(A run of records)
======
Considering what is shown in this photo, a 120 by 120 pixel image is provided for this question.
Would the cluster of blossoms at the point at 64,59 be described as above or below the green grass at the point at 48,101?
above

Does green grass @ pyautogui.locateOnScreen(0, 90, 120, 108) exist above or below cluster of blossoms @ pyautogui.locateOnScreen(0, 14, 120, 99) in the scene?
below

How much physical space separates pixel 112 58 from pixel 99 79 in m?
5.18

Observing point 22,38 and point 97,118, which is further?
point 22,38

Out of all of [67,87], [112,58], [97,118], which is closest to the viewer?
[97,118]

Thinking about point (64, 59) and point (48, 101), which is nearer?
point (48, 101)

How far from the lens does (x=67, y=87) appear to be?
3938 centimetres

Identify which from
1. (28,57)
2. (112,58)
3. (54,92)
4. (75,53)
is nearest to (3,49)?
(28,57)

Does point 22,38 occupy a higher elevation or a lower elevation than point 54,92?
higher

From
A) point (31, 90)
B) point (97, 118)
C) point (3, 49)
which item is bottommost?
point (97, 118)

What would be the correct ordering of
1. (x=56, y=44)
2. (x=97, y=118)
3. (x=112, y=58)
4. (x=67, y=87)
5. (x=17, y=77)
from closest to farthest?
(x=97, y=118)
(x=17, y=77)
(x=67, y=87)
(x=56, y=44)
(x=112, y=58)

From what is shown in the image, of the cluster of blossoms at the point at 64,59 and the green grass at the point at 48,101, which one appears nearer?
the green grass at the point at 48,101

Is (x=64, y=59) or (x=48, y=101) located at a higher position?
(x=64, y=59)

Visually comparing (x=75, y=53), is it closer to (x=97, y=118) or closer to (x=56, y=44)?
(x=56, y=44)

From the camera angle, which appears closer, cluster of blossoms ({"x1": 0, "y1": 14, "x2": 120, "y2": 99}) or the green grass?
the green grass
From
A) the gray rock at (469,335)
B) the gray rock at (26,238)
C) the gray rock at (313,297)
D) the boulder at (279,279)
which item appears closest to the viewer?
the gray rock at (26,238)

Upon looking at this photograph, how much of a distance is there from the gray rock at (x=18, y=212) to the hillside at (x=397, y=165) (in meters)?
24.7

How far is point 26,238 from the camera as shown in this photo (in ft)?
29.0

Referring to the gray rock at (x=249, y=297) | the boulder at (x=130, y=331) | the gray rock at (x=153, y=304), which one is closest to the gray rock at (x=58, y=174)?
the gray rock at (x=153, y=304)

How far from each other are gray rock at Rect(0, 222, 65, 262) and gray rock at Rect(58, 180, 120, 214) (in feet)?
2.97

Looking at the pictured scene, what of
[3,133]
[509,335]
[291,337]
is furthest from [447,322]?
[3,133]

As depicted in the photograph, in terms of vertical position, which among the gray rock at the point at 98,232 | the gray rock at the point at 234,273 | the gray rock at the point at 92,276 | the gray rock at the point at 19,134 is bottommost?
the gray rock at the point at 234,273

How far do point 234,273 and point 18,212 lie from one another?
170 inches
======
* [WRITTEN TASK] Exactly reproduce the material above.

* [RESPONSE BELOW]
Considering what is shown in this photo, a 120 by 120 pixel image is provided for this question.
Would the cluster of blossoms at the point at 64,59 be described as above or below the green grass at the point at 48,101?
above

Does green grass @ pyautogui.locateOnScreen(0, 90, 120, 108) exist above or below cluster of blossoms @ pyautogui.locateOnScreen(0, 14, 120, 99) in the scene?
below

How much physical space separates pixel 112 58 from pixel 99 79 in m?
5.18

Observing point 22,38 and point 97,118, which is further?
point 22,38

Out of all of [67,87], [112,58], [97,118], which is closest to the viewer?
[97,118]

Thinking about point (64, 59) and point (48, 101), which is nearer?
point (48, 101)

How far from the lens does (x=67, y=87) appear to be?
3938 centimetres

Identify which from
1. (28,57)
2. (112,58)
3. (54,92)
4. (75,53)
is nearest to (3,49)?
(28,57)

Does point 22,38 occupy a higher elevation or a lower elevation than point 54,92?
higher

From
A) point (31, 90)
B) point (97, 118)
C) point (3, 49)
which item is bottommost?
point (97, 118)

What would be the correct ordering of
1. (x=56, y=44)
2. (x=97, y=118)
3. (x=112, y=58)
4. (x=67, y=87)
5. (x=17, y=77)
from closest to farthest?
(x=97, y=118)
(x=17, y=77)
(x=67, y=87)
(x=56, y=44)
(x=112, y=58)

From what is shown in the image, of the cluster of blossoms at the point at 64,59 and the green grass at the point at 48,101, which one appears nearer?
the green grass at the point at 48,101

Is (x=64, y=59) or (x=48, y=101) located at a higher position?
(x=64, y=59)

Visually comparing (x=75, y=53), is it closer to (x=97, y=118) or closer to (x=56, y=44)?
(x=56, y=44)

From the camera angle, which appears closer, cluster of blossoms ({"x1": 0, "y1": 14, "x2": 120, "y2": 99}) or the green grass?
the green grass
From
A) the gray rock at (469,335)
B) the gray rock at (26,238)
C) the gray rock at (313,297)
D) the boulder at (279,279)
which item appears closest to the viewer?
the gray rock at (26,238)

Upon looking at this photograph, how much of a distance is there from the gray rock at (x=18, y=212) to the hillside at (x=397, y=165) (in meters)?
24.7

How far is point 26,238 from the camera as shown in this photo (in ft)?
29.0

Referring to the gray rock at (x=249, y=297) | the boulder at (x=130, y=331) | the gray rock at (x=153, y=304), which one is closest to the gray rock at (x=58, y=174)?
the gray rock at (x=153, y=304)

How far from each other are gray rock at Rect(0, 222, 65, 262) and gray rock at Rect(58, 180, 120, 214) (in feet)?
2.97

Looking at the pictured scene, what of
[3,133]
[509,335]
[291,337]
is furthest from [447,322]?
[3,133]

As depicted in the photograph, in terms of vertical position, which among the gray rock at the point at 98,232 | the gray rock at the point at 234,273 | the gray rock at the point at 92,276 | the gray rock at the point at 19,134 is bottommost?
the gray rock at the point at 234,273

How far do point 234,273 and point 18,212 lie from one another?
170 inches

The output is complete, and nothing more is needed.